# Contour plot restricted to a region defined by multiple inequalities

I'm trying to use `contour_plot`

for plotting contours defined only in a region of the parameter space, namely only in the triangle defined by the vertices $(0,0), (1/2,\sqrt{3}/2), (1,0)$. The faces of this triangle are defined by the intersections of the x-axis and the lines of equation $y=\sqrt{3}x$ and $y=-\sqrt{3}x+\sqrt{3}$.

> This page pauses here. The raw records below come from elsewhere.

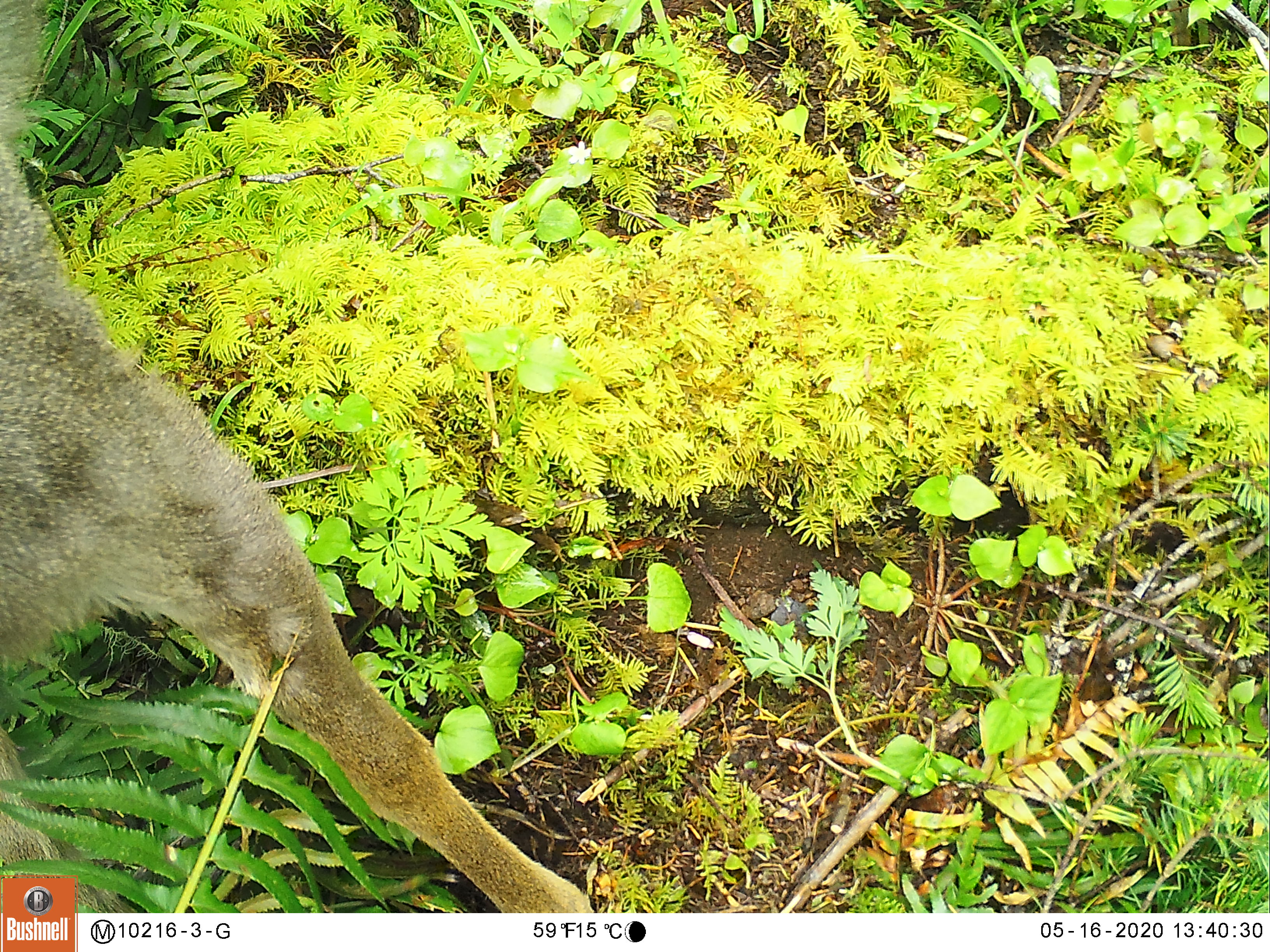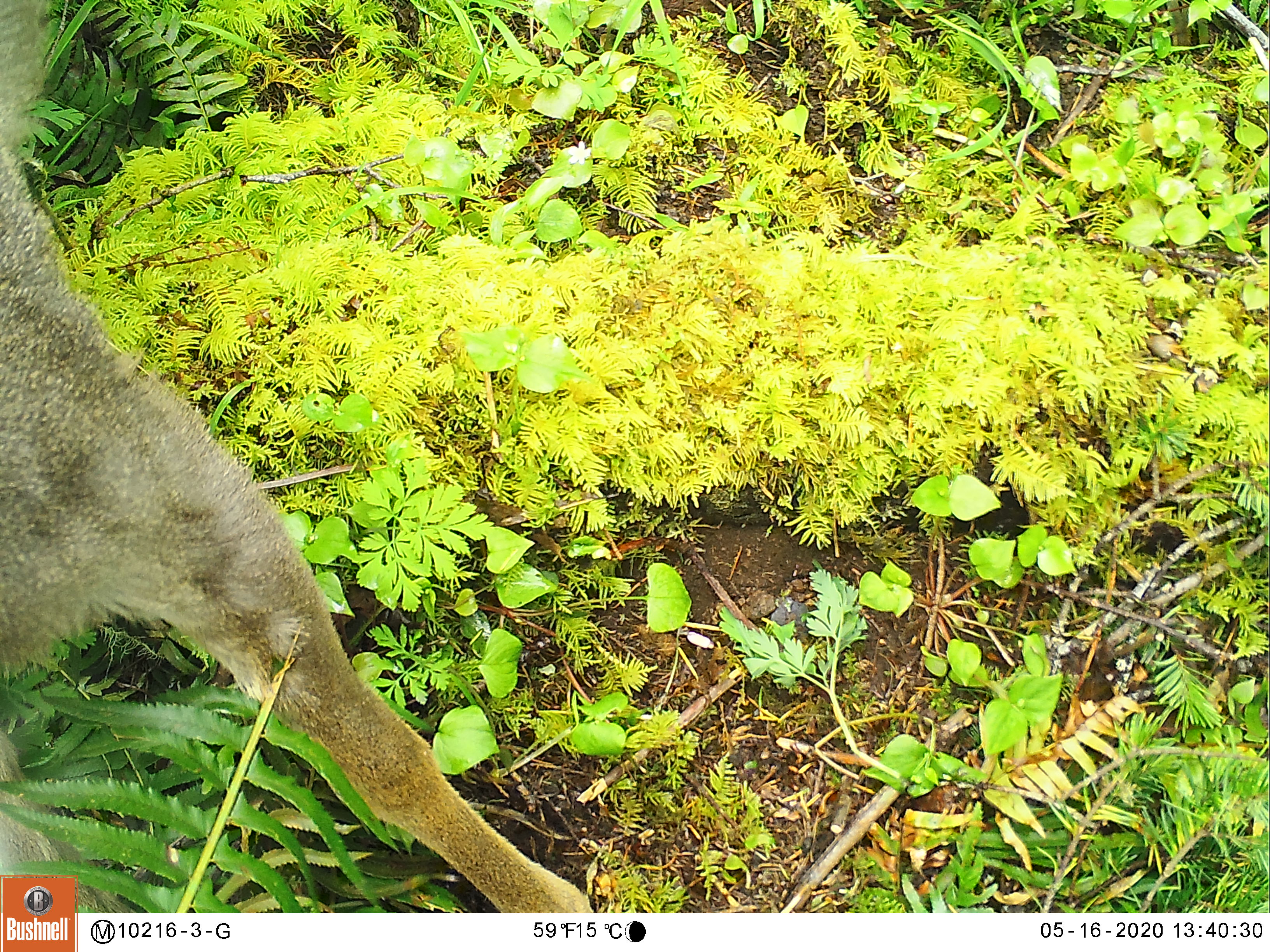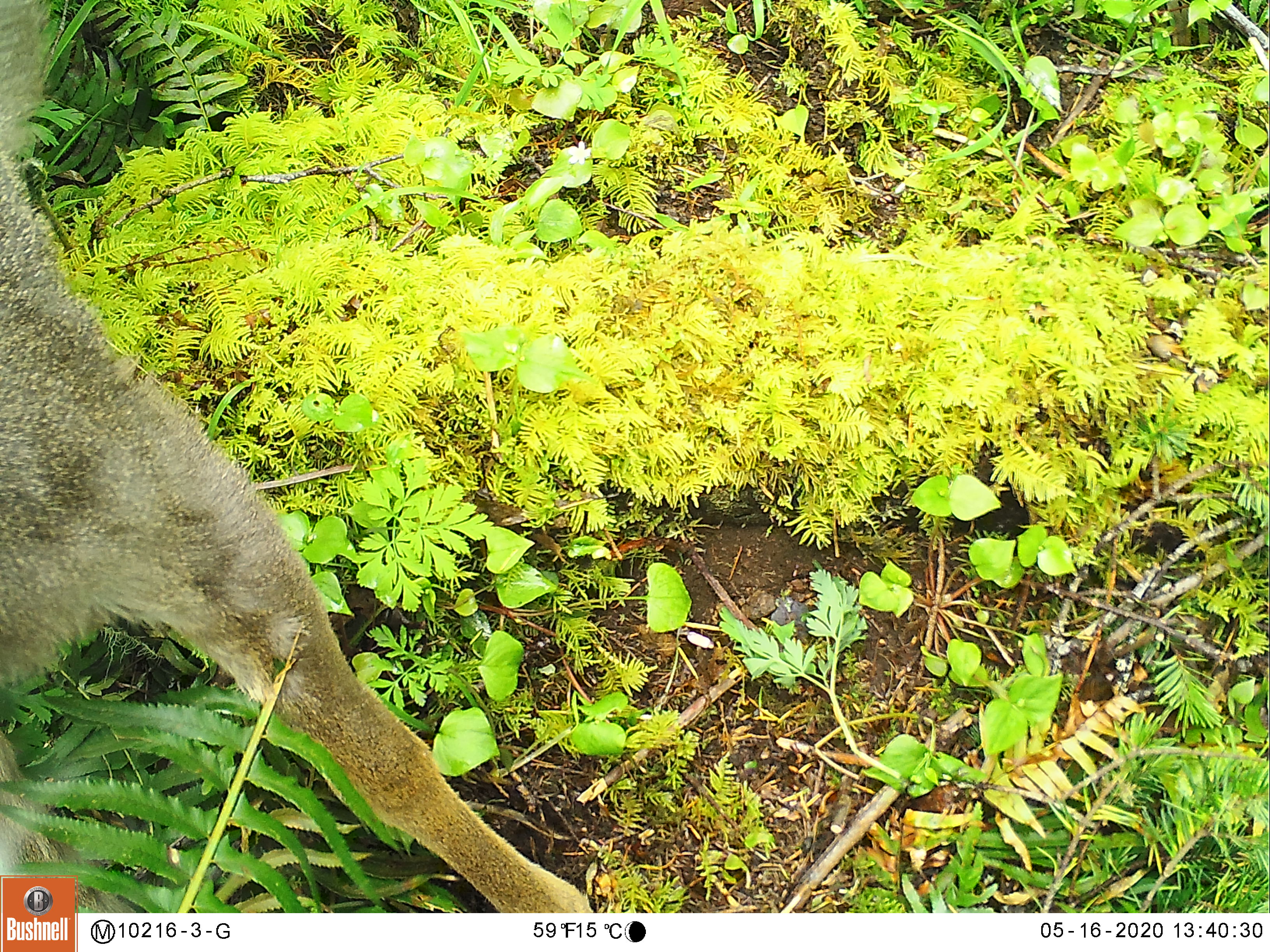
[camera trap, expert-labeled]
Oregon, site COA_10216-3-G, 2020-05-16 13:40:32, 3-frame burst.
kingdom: Animalia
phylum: Chordata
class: Mammalia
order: Artiodactyla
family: Cervidae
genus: Odocoileus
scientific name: Odocoileus hemionus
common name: black-tailed deer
Black-tailed deer (Odocoileus hemionus).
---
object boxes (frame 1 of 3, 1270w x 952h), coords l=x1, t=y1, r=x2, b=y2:
black-tailed deer: l=80, t=258, r=596, b=909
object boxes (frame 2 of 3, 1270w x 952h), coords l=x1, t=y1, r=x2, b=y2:
black-tailed deer: l=3, t=5, r=538, b=869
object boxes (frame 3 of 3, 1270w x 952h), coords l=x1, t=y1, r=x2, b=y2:
black-tailed deer: l=3, t=5, r=532, b=869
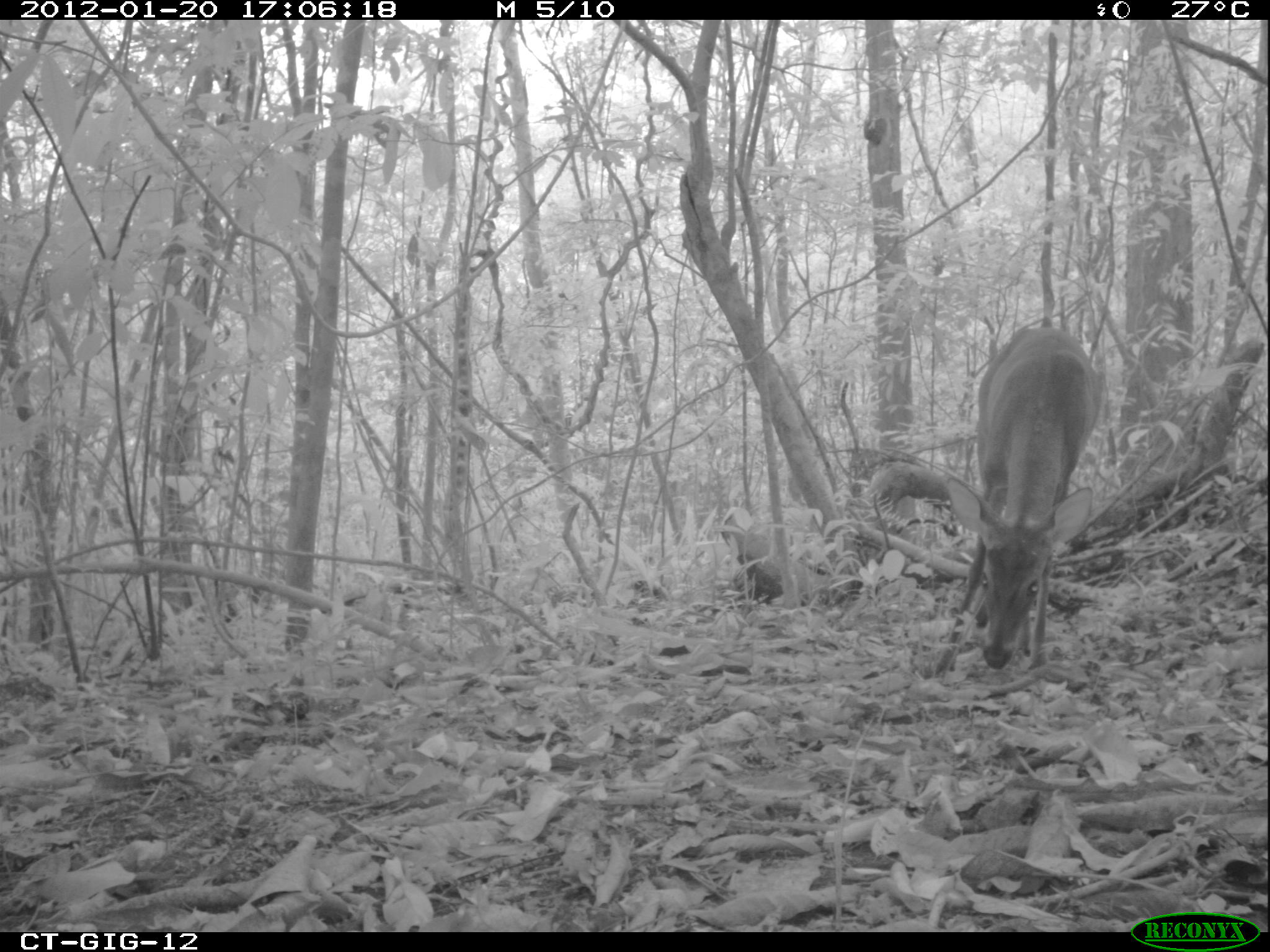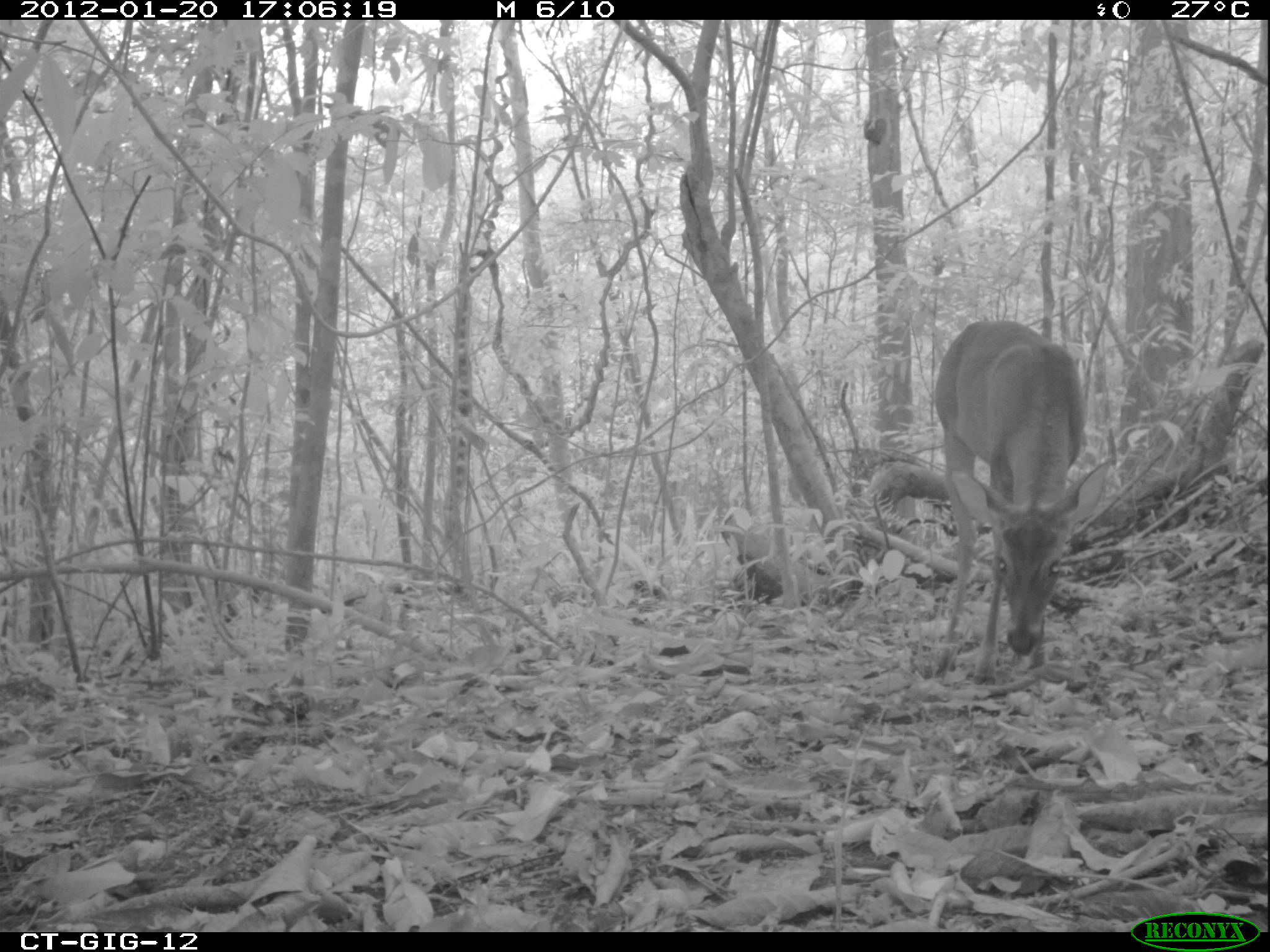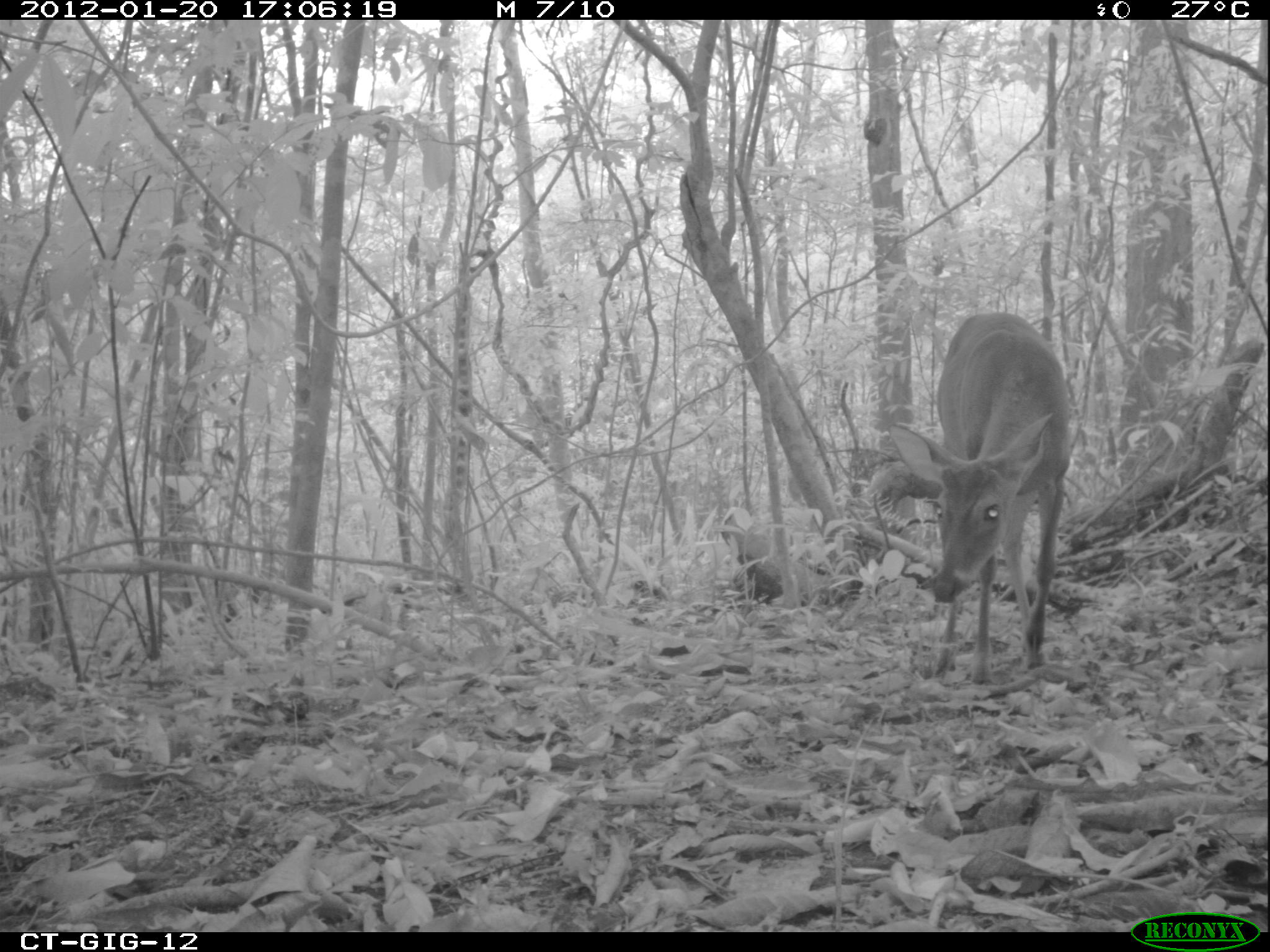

Contour_plot has the nice option `region`

, but it seems that `region`

only accepts one condition, i.e. only one boundary because the documentation specifies that `region`

must be of the form $f(x,y)$ and this is interpreted by the code of `countour_plot`

as $f(x,y)>0$, i.e. `countour_plot`

plots all points such that $f(x,y)>0$. Is there a way to do what I need with this version of `contour_plot`

?

The following represents what I’d like to do but it does not work. It does not throw an error but only takes into account the first condition

`contour_plot((x^2) * cos(x*y), (x,-10,5), (y,-5,5), region=(-sqrt(3)*x-y and -sqrt(3)*x+sqrt(3)-y), fill=True, contours=30)`

Note that there are other imperfect solutions to this problem like using a white polygon to hide the part of the plot I do not want to see. However, this "solution" is not desirable because the maximum and minimum values of `contour_plot`

will not be defined with respect to the region I am trying to show (I hope this is clear; I can show an example if this is not).